Living Water in the Desert | Sojourners

Living Water in the Desert

"We seek the human desert where there is lacking the substance of Life...In such places God's grace awaits us. It is in such places that we are asked to live the adventure of God's fellowship, and sent by the church, to give witness." - From "On the Road to Where?" a pamphlet by Brother Peter Raphael

In the desert of Algeria Charles de Foucauld met the Lord. While at a Trappist monastery in the dry, barren land of Syria he became aware of the vast human desert of the poor and he knew his life must be lived with them and for them. "I love our Lord," he said, "and I cannot bear to lead a life different from the one he led....Like Jesus of Nazareth: charity toward the people who live here...and humility in my way of life, a humble, poor, hidden home." Finally, in 1916, while he was in the desert of Tamanrasset, living with nomads, he was assassinated.

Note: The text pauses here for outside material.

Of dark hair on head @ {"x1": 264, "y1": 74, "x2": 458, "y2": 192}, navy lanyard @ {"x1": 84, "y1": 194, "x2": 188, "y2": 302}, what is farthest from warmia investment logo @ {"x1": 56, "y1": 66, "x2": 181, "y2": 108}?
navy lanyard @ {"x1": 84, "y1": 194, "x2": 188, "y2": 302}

He left behind a vision for life among the poor that Rene Voillaume brought to fruition in the founding of the Little Brothers of Jesus, and the related Little Brothers of the Gospel, in 1933, and the Little Sisters of Jesus in 1939. The purpose of the order is to live among the poor as Jesus did, and to be the friend of everyone, the universal brother and sister, the "littlest one." Their life is simple. They own no property, but choose to live in tenements in New York City, shanty towns in Venezuela, villages in India. They hold menial jobs: cleaning rooms in a hotel, waiting on tables in a restaurant, welding in a factory, driving a delivery truck.

The silence of the desert profoundly impressed Foucauld and molded his life of prayer. He found prayer to be an opening of his own interior desert to the one who is the Living Water and his soul found life and refreshment to sustain him in his arduous calling.